§ YOUR GOAL:
All records are to be reproduced verbatim, with images omitted.

EXERCISE MATERIAL Block Start

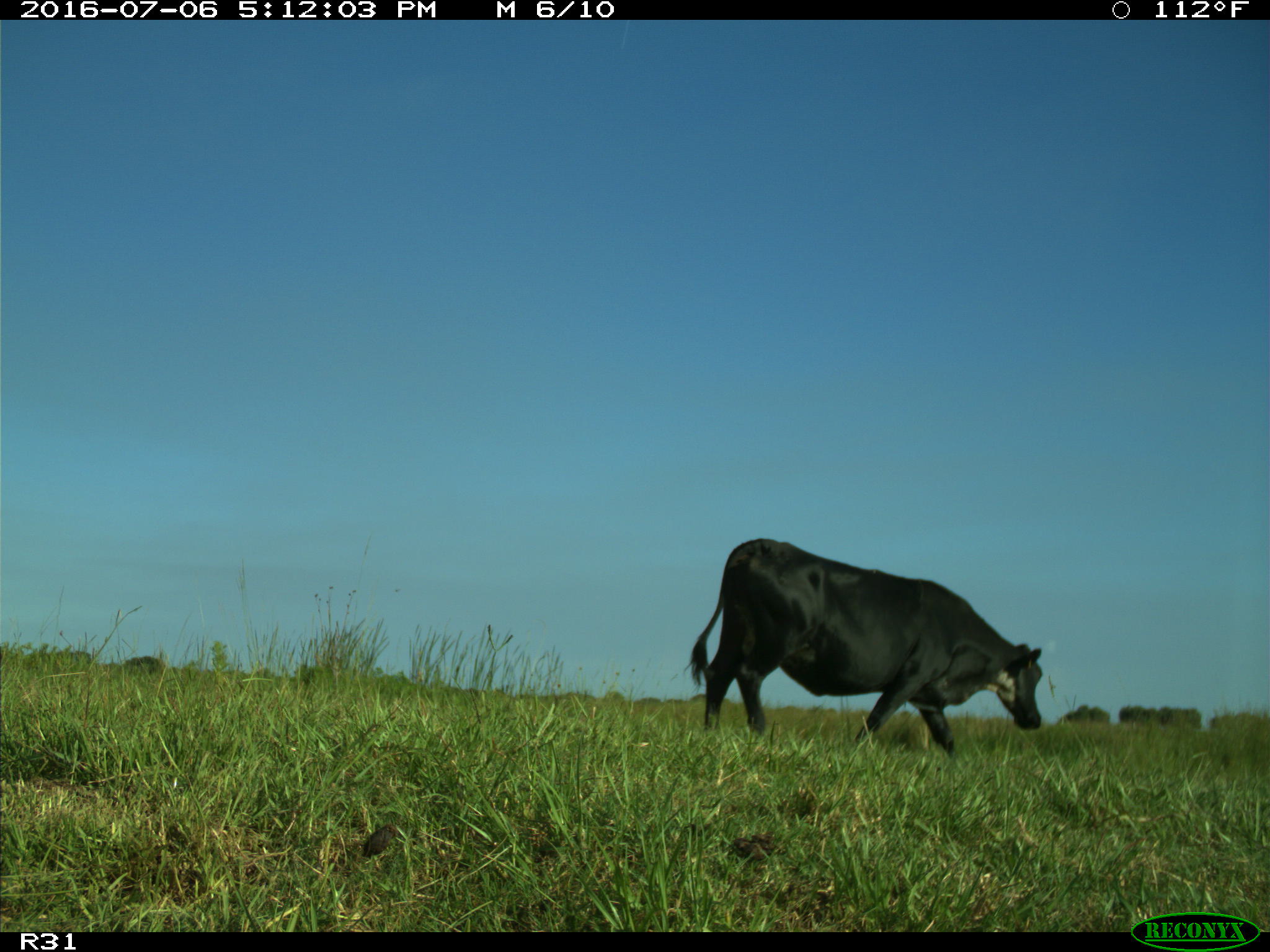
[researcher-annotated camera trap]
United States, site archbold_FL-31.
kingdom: Animalia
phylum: Chordata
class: Mammalia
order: Artiodactyla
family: Bovidae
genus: Bos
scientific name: Bos taurus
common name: domestic cow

EXERCISE MATERIAL Block End

§ TASK SOLUTION:
[researcher-annotated camera trap]
United States, site archbold_FL-31.
kingdom: Animalia
phylum: Chordata
class: Mammalia
order: Artiodactyla
family: Bovidae
genus: Bos
scientific name: Bos taurus
common name: domestic cow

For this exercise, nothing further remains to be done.